[ENTRIES SUPPLIED]

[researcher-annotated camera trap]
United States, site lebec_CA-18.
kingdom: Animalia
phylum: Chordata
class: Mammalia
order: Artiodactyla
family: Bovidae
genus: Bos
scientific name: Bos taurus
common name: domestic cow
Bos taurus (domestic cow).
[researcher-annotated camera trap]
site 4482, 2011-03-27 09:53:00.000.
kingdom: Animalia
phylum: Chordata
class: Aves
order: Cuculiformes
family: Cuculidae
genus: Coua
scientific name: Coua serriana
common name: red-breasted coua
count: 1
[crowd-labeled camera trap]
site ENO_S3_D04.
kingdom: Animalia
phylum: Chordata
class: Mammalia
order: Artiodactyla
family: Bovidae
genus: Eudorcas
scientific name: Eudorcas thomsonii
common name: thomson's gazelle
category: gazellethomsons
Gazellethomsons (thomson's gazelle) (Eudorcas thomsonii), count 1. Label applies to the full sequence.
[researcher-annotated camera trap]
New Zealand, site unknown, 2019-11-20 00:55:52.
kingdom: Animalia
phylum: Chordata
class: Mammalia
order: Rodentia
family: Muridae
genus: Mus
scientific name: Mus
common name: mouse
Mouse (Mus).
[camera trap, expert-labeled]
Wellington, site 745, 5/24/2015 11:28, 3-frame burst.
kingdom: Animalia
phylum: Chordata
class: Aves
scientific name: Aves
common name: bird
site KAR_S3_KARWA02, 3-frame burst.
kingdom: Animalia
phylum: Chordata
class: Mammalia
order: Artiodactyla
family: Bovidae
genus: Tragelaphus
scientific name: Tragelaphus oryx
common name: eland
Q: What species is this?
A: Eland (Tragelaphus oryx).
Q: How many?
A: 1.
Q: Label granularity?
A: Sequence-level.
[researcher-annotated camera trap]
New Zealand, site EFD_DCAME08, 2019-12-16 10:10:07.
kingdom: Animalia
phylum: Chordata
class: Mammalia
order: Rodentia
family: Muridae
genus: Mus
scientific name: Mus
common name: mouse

[/ENTRIES SUPPLIED]

# WHAT THIS TASK INVOLVES
With nothing added or left out, print the data again.

# EXERCISE OUTPUT
[researcher-annotated camera trap]
United States, site lebec_CA-18.
kingdom: Animalia
phylum: Chordata
class: Mammalia
order: Artiodactyla
family: Bovidae
genus: Bos
scientific name: Bos taurus
common name: domestic cow
Bos taurus (domestic cow).
[researcher-annotated camera trap]
site 4482, 2011-03-27 09:53:00.000.
kingdom: Animalia
phylum: Chordata
class: Aves
order: Cuculiformes
family: Cuculidae
genus: Coua
scientific name: Coua serriana
common name: red-breasted coua
count: 1
[crowd-labeled camera trap]
site ENO_S3_D04.
kingdom: Animalia
phylum: Chordata
class: Mammalia
order: Artiodactyla
family: Bovidae
genus: Eudorcas
scientific name: Eudorcas thomsonii
common name: thomson's gazelle
category: gazellethomsons
Gazellethomsons (thomson's gazelle) (Eudorcas thomsonii), count 1. Label applies to the full sequence.
[researcher-annotated camera trap]
New Zealand, site unknown, 2019-11-20 00:55:52.
kingdom: Animalia
phylum: Chordata
class: Mammalia
order: Rodentia
family: Muridae
genus: Mus
scientific name: Mus
common name: mouse
Mouse (Mus).
[camera trap, expert-labeled]
Wellington, site 745, 5/24/2015 11:28, 3-frame burst.
kingdom: Animalia
phylum: Chordata
class: Aves
scientific name: Aves
common name: bird
site KAR_S3_KARWA02, 3-frame burst.
kingdom: Animalia
phylum: Chordata
class: Mammalia
order: Artiodactyla
family: Bovidae
genus: Tragelaphus
scientific name: Tragelaphus oryx
common name: eland
Q: What species is this?
A: Eland (Tragelaphus oryx).
Q: How many?
A: 1.
Q: Label granularity?
A: Sequence-level.
[researcher-annotated camera trap]
New Zealand, site EFD_DCAME08, 2019-12-16 10:10:07.
kingdom: Animalia
phylum: Chordata
class: Mammalia
order: Rodentia
family: Muridae
genus: Mus
scientific name: Mus
common name: mouse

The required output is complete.